Thursday, March 18, 2010

No Irish need apply


Sure and it was a grand day when conservatives finally claimed political correctitude for themselves.

William F. Gavin, writing for National Review Online, opines that McCarthyism is a slur against the Irish.

Don’t leave it with me. See what you make of his argument.

After years of scorning the “culture of victimization” and ridiculing style guides that prohibited paddy wagon and dutch treat and welsh on a bet, a conservative stands up to defend an alcoholic senator who made incoherent and unsubstantiated accusations of subversion, and who was ultimately censured (Do you know what it takes for the United States Senate to censure one of its own?) on the basis of defending his Irish Catholic ethnicity.

A different ethnic tradition might term this chutzpa.



Religion and politics


Yesterday afternoon I sent out this tweet: The Rev.
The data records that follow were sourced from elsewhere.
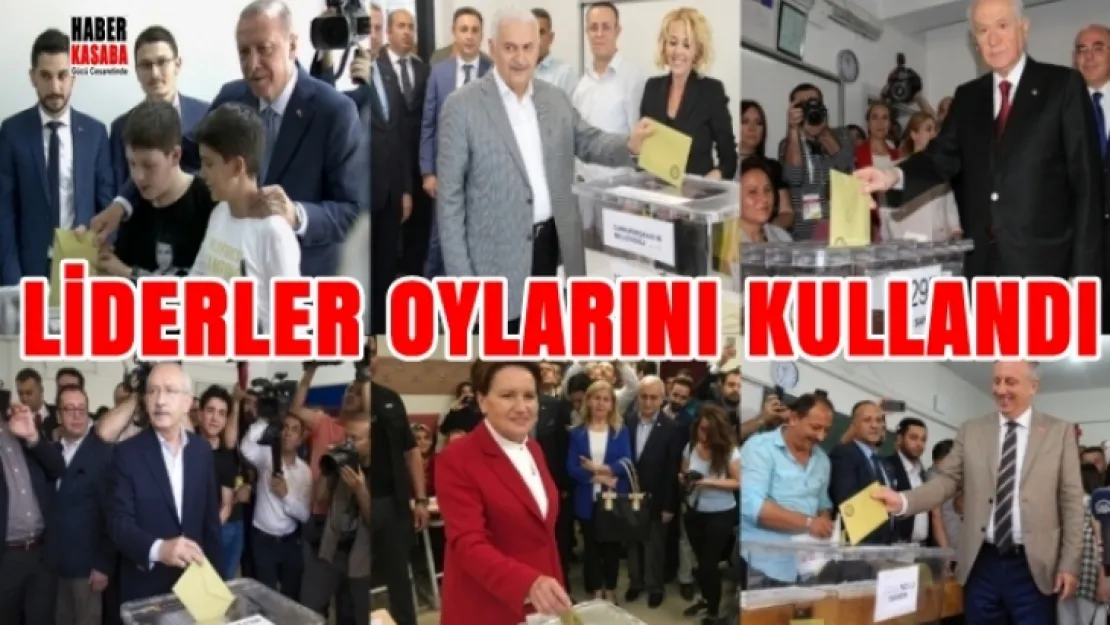 Liderlerde oylarını kullandı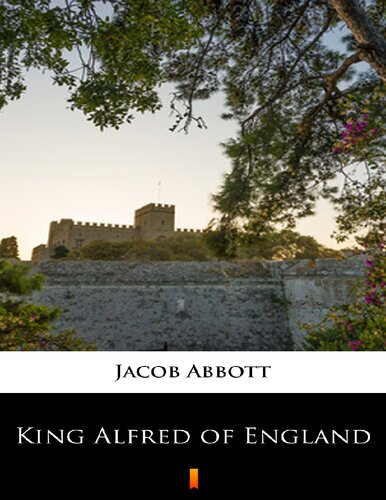 King Alfred of England (Makers of History, #9)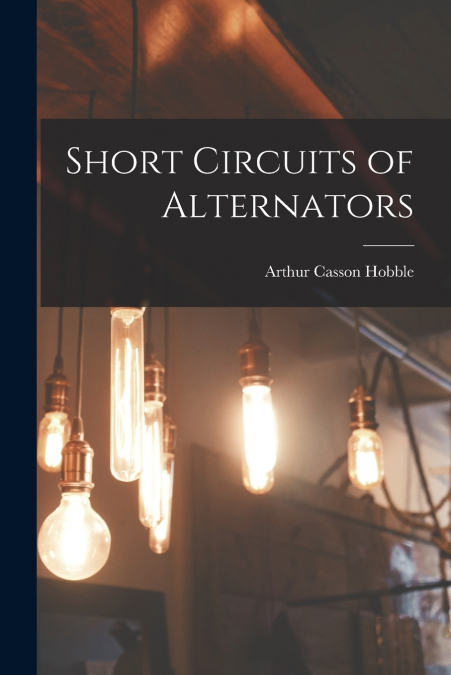 Short Circuits of Alternators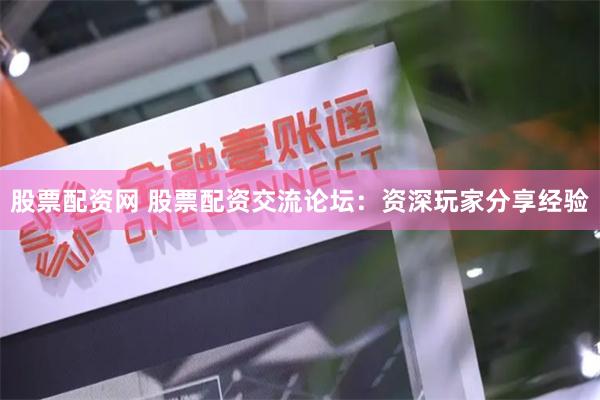 股票配资网 股票配资交流论坛:资深玩家分享经验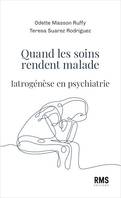 Quand les soins rendent malade, Iatrogénèse en psychiatrie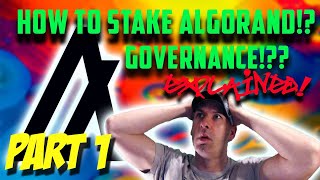 Staking Algorand Governance How to earn algo rewards explained in under 10 minutes [upl. by Leal]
Canon* Mary Douglas Glasspool has received the necessary consents for her consecration as a suffragan bishop. This is significant because her consecration in May will make her only the second openly gay bishop in the Episcopal Church and the first lesbian bishop.

Subsequently, @mkecoffee tweeted thus: I think the Episcopal church has long been little more than a thin veneer on top of a secular worldview.

There is something to that. (Thought I was going to spring to the defense of liberal ecclesiology, didn’t you?) If I will concede that there is an argument to be made here, will Mr. Coffee and those who agree with him entertain the possibility that other denominations or congregations are cloaking secular conservative cultural views in the mantle of religion?

Discuss.



*Because she serves as canon to the bishops of the Episcopal Diocese of Maryland, her formal title is the Rev. Canon. My former newspaper, The Baltimore Sun, continues to refer to her as the Rev. Forgive them, for they know not what they do.